***** Text extract *****

OctTree::OctTree(const list<const valarray<float>*> &data, const Boundings _b, const OctTree *_parent) : b(_b), parent(_parent) {
is_leaf = false;

if (data.size() == 1) {
p = data.front();
is_leaf = true;
return;
}

// Center
const valarray<float>& center = (b.min + b.max) / 2;

// Sides
const valarray<valarray<float>>& s = diag(b.max - b.min);

// Edges of the Boundings
valarray<valarray<float>> verts(valarray<float>(3), 8);
verts[0] = b.min;
verts[1] = b.min + s[0];
verts[2] = b.min + s[0] + s[2];
verts[3] = b.min + s[2];
verts[4] = b.min + s[1];
verts[5] = b.min + s[0] + s[1];
verts[6] = b.max;
verts[7] = b.min + s[1] + s[2];

// Create children
for (int i = 0; i < 8; i++) {
Boundings c_b(center, verts[i]); // child boundings
list<const valarray<float>*> c_d; // child data

for (list<const valarray<float>*>::const_iterator it = data.begin(); it != data.end(); it++) {
if (c_b.contains(*(*it))) {
c_d.push_back(*it);
}
}

childs[i] = c_d.size() == 0 ? NULL : new OctTree(c_d, c_b, this);
}
}

void OctTree::get_points(list<const valarray<float>*>& pts) const {
if (is_leaf) {
pts.push_back(p);
} else {
for (int i = 0; i < 8; i++) {
if(childs[i] != NULL)
childs[i]->get_points(pts);
}
}
}


const valarray<float>* OctTree::get_nearest(const valarray<float>& p) const {
list<const valarray<float>*> l;
float r;
function<bool (const valarray<float>*, const valarray<float>*)>
cmp = bind(dist_cmp, &p, _1, _2);

if (is_leaf) {
// we have only one child
r = norm2(p - (valarray<float>)(*this->p)[slice(0,3,1)]);

Boundings b(p + r, p - r);
walk_up(b, l);

return *min_element(l.begin(), l.end(), cmp);
}

// try to dispatch
for (int i = 0; i < 8; i++) {
if (childs[i] != NULL && childs[i]->b.contains(p))
return childs[i]->get_nearest(p);
}

get_points(l);

// now search with BBox
r = norm2(p - (**min_element(l.begin(), l.end(), cmp))[slice(0,3,1)]);

Boundings b(p + r, p -r);

l.clear();
walk_up(b, l);

return *min_element(l.begin(), l.end(), cmp);
}

void OctTree::get_in_bbox(const Boundings& b, list<const valarray<float>*> &pts) const {
if (is_leaf) {
if (b.weak_contains(*p)) {
pts.push_back(p);
}
return;
}

for (int i = 0; i < 8; i++) {
if(childs[i] != NULL && childs[i]->b.contains(b))
childs[i]->get_in_bbox(b, pts);
}
}

void OctTree::walk_up(const Boundings& b, list<const valarray<float>*>& pts) const {
if (this->b.encloses(b) || parent == NULL) {
get_in_bbox(b, pts);
} else {
parent->walk_up(b, pts);
}
}

int OctTree::depth() {
if (is_leaf) {
return 1;
} else {
int c_d = 0;

for (int i = 0; i < 8; i++) {
if(childs[i] != NULL)
c_d = max(c_d, childs[i]->depth());
}

return c_d + 1;
}
}

regala
March 13th, 2009, 01:48 PM
but when I set the thread count to more than 1, the program actually takes longer.

***** Dataset *****

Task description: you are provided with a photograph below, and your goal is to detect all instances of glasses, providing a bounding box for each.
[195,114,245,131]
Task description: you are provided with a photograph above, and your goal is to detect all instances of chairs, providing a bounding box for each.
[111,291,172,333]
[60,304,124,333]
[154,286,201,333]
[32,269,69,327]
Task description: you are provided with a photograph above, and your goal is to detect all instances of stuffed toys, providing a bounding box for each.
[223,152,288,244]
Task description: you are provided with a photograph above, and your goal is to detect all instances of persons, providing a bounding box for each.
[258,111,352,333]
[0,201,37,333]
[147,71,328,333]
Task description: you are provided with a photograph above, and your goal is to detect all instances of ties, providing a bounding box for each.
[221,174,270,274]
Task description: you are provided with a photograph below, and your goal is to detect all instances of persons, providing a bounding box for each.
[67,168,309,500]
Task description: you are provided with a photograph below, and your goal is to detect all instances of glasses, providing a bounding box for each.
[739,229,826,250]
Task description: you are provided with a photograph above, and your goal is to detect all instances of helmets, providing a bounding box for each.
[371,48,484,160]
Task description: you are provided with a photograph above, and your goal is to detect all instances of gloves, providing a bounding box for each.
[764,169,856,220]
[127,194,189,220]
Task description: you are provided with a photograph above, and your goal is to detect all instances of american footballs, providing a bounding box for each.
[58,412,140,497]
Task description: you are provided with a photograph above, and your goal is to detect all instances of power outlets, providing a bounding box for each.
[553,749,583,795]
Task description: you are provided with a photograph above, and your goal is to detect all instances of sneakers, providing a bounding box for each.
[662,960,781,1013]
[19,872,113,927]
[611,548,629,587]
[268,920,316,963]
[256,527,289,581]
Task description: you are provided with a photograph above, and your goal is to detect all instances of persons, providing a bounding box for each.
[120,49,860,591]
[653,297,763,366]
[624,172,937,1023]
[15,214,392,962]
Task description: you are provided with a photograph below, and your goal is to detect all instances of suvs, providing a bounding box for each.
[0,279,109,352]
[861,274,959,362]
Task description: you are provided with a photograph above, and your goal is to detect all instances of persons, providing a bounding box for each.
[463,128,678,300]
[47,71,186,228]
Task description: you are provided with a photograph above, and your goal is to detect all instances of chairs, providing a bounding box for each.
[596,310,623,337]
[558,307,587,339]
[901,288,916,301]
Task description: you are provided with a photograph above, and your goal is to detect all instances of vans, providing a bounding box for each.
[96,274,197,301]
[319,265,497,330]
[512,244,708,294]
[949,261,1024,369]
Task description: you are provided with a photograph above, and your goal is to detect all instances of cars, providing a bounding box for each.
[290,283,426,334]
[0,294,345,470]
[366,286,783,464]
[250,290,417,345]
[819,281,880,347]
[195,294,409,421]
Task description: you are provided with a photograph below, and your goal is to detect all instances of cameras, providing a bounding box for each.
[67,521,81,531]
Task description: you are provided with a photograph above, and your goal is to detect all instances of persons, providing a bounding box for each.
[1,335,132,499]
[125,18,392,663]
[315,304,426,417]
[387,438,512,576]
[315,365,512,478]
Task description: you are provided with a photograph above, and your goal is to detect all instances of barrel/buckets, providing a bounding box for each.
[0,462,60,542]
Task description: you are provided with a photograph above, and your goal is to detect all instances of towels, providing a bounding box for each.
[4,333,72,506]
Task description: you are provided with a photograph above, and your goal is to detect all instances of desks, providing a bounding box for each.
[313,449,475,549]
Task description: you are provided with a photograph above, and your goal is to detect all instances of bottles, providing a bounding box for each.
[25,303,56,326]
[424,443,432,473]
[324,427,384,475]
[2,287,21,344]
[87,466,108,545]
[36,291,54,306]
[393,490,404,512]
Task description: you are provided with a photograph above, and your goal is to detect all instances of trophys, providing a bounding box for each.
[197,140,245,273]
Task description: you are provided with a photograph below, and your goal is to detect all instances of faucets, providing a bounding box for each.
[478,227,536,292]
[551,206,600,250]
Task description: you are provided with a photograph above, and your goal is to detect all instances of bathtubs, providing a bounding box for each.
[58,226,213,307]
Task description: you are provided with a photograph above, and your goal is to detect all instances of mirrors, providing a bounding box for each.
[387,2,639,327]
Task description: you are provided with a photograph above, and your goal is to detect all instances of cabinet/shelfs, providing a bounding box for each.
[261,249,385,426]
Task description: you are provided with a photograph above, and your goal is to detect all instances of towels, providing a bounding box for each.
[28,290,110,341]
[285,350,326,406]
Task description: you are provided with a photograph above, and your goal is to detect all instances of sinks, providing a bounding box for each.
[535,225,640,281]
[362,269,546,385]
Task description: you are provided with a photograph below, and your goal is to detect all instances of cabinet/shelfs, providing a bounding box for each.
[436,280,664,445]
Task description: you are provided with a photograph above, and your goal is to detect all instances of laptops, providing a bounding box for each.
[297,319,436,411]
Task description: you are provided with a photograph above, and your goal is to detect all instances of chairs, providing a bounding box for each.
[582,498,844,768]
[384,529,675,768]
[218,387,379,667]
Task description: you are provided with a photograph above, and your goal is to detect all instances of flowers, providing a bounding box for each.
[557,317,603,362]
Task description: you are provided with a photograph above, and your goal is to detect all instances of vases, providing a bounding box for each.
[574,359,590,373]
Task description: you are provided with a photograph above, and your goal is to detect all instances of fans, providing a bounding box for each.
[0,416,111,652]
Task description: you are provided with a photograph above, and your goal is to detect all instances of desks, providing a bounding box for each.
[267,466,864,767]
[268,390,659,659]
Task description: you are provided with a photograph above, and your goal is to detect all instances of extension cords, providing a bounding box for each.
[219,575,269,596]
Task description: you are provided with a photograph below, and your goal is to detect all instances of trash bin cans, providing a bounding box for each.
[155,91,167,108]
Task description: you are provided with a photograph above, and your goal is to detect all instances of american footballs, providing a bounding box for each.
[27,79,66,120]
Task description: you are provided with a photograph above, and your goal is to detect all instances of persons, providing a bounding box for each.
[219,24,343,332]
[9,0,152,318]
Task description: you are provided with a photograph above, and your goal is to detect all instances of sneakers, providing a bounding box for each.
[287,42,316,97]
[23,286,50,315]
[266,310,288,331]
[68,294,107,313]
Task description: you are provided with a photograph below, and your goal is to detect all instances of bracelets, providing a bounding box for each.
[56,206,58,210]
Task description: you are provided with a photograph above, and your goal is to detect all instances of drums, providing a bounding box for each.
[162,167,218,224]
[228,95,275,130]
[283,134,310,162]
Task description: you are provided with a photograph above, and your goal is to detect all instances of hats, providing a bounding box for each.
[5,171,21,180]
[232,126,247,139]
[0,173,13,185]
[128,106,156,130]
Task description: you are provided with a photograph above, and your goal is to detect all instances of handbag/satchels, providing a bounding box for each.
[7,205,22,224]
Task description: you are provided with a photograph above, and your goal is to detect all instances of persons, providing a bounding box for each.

*****

- [Problem]: Pick up the forum thread on the octree code after its last line and write what comes next. The records play no part here.

- [Output for this task]:
on which machine did you run your program ? (i.e. how many processors/cores do you have ?)

kjohansen
March 13th, 2009, 04:17 PM
There is always some overhead in starting up multithreaded/parallel applications, if the "size" of the problem is too small for the number of processors you have specified you will get worse performance...

the_unforgiven
March 13th, 2009, 04:28 PM
Don't know if I missed something, but the code doesn't look like multi-threaded at all.
You're not creating threads - you're just creating *objects* of the same class and pushing them in the childs list/whatever. And then, in almost all the functions, you're just running through this list of children *sequentially*.

I don't think the OctTree class derives from a threading structure, does it? Neither did I find any thread initialization in the ctor.

That's all I could gather from the snippet of code.

Let me know if I am wrong or have missed something.

MadMan2k
March 13th, 2009, 08:01 PM
Don't know if I missed something, but the code doesn't look like multi-threaded at all.
I have a list of points for which I want to know the nearest neighbour from a fixed set of points.
In order to speed up the search the set is organised as an OctTree.

Do separate the work on several threads I just let Thread1 find the neighbours for points 1..n/2 and Thread2 for n/2..n.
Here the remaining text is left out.